L’Epatite C, pur colpendo il fegato, viene considerata una malattia sistemica a tutti gli effetti. Circa due terzi dei pazienti con infezione da HCV cronica sviluppa manifestazioni extraepatiche che hanno dimostrato di avere un ruolo nella mortalità da HCV. Chi soffre di epatite C va incontro, con il passare degli anni, ad una serie di disturbi collegati in parte all’aumento dell’infiammazione che la malattia genera.

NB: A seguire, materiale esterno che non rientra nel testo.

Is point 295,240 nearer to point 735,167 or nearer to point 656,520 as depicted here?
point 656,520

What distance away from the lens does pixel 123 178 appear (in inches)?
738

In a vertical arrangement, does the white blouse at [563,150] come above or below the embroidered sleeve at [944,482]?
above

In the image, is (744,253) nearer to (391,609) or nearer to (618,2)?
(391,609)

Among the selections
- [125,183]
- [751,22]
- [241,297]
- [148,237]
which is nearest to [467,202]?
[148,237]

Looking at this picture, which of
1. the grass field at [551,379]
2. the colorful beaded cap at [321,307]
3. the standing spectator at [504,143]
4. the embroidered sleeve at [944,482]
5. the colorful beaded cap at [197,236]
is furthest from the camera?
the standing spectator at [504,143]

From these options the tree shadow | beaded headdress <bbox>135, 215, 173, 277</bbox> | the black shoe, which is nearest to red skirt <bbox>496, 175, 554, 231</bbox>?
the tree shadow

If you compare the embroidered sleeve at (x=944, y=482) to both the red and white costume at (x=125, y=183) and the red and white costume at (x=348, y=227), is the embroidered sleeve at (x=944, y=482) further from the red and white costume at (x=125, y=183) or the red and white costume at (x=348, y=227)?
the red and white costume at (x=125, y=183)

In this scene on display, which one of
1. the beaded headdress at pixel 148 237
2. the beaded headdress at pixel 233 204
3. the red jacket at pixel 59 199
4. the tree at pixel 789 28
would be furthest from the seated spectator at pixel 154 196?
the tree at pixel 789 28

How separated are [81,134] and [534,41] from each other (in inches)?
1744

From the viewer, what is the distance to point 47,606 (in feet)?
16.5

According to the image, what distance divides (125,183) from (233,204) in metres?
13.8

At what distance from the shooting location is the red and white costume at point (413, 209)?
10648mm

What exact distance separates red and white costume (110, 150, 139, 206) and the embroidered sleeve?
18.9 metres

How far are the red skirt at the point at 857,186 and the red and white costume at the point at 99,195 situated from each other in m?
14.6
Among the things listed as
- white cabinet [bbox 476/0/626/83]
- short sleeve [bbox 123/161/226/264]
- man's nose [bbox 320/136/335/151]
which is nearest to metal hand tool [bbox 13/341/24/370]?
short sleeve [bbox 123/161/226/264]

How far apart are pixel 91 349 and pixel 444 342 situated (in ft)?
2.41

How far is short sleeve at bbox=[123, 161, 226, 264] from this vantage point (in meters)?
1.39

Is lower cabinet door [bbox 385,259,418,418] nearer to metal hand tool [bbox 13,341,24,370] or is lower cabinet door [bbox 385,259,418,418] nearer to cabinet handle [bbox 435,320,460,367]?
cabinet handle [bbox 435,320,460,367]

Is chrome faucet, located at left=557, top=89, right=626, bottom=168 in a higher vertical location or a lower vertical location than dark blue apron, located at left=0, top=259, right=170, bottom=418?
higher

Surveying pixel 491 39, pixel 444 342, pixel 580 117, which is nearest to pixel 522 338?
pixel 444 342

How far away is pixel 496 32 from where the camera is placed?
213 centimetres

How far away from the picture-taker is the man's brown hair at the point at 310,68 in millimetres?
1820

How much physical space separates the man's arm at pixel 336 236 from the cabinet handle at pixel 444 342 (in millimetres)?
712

“L’infezione da HCV può colpire diversi organi e apparati e la guarigione ottenuta con i farmaci antivirali diretti ha un impatto significativamente positivo sulla qualità di vita del paziente – commenta Miriam Lichtner, Professore Ordinario di Malattie Infettive Sapienza Università di Roma, Primario UOC Malattie Infettive Ospedale Santa Maria Goretti di Latina e Membro SIMIT (Società Italiana di Malattie Infettive e Tropicali) – Può essere causa e complicanza di malattia renale cronica ed è dimostrata la relazione causale tra epatite cronica C e insulino-resistenza così come un’influenza negativa sul metabolismo dei lipidi, dell’osso, dell’apparato riproduttivo ed endocrino, sul sistema immuno-mediato e, infine, a carico della componente neuropsichica. Abbiamo potuto constatare come l’eliminazione del virus con i farmaci antivirali ad azione diretta può portare, grazie ad una risposta virologica sostenuta, ad un netto miglioramento o risoluzione delle complicanze extraepatiche, le cosiddette malattie HCV-associate. Questi risultati rafforzano l’importanza della diagnosi e del trattamento precoce di tutti i pazienti con infezione da HCV”.